▶
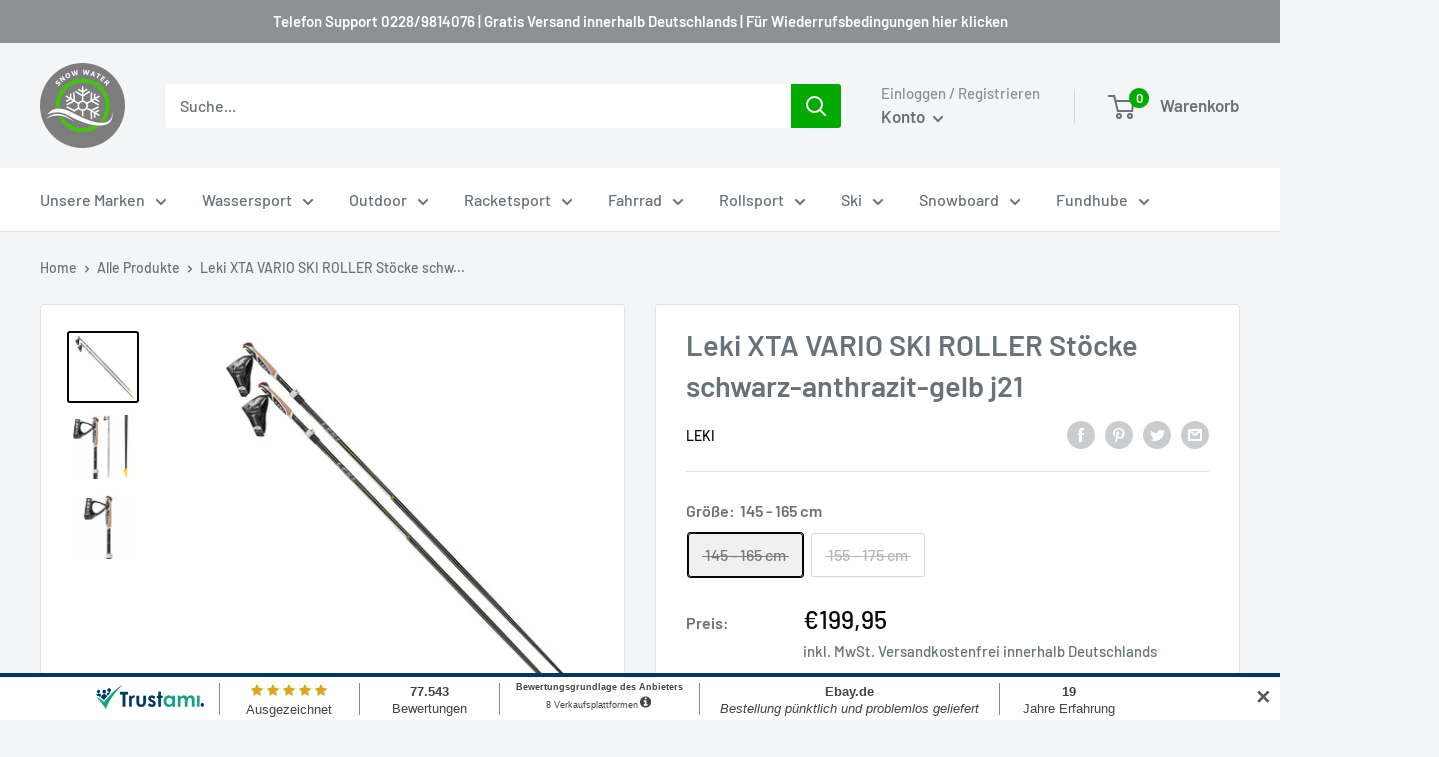

--- FILE ---
content_type: application/javascript; charset=utf-8
request_url: https://cs.complianz.io/cookie-solution/confs/js/50845079.js
body_size: -189
content:
_cmplc.csRC = { consApiKey: 'mPoGBNEZn9wUiKI2jmTr0EUxKayUELuk', brand: 'Complianz', publicId: '27eac38c-6d8f-4ac6-b6b6-8d5e1d771558', floatingGroup: false };
_cmplc.csEnabled = true;
_cmplc.csPurposes = [1,3];
_cmplc.cpUpd = 1768555727;
_cmplc.csFeatures = {"geolocation_setting":true,"compliance_solution_white_labeling":1,"rejection_recovery":false,"full_customization":true,"multiple_languages":true,"mobile_app_integration":false};
_cmplc.csT = null;
_cmplc.googleConsentModeV2 = true;
_cmplc.totalNumberOfProviders = 8;


--- FILE ---
content_type: text/javascript
request_url: https://www.snow-water.de/cdn/shop/t/6/assets/custom.js?v=102476495355921946141633099005
body_size: -656
content:
//# sourceMappingURL=/cdn/shop/t/6/assets/custom.js.map?v=102476495355921946141633099005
◀
# Task description
Leave out the pictures; repeat the data exactly.

# Result of this exercise
--- FILE ---
content_type: application/javascript; charset=utf-8
request_url: https://cs.complianz.io/cookie-solution/confs/js/50845079.js
body_size: -189
content:
_cmplc.csRC = { consApiKey: 'mPoGBNEZn9wUiKI2jmTr0EUxKayUELuk', brand: 'Complianz', publicId: '27eac38c-6d8f-4ac6-b6b6-8d5e1d771558', floatingGroup: false };
_cmplc.csEnabled = true;
_cmplc.csPurposes = [1,3];
_cmplc.cpUpd = 1768555727;
_cmplc.csFeatures = {"geolocation_setting":true,"compliance_solution_white_labeling":1,"rejection_recovery":false,"full_customization":true,"multiple_languages":true,"mobile_app_integration":false};
_cmplc.csT = null;
_cmplc.googleConsentModeV2 = true;
_cmplc.totalNumberOfProviders = 8;


--- FILE ---
content_type: text/javascript
request_url: https://www.snow-water.de/cdn/shop/t/6/assets/custom.js?v=102476495355921946141633099005
body_size: -656
content:
//# sourceMappingURL=/cdn/shop/t/6/assets/custom.js.map?v=102476495355921946141633099005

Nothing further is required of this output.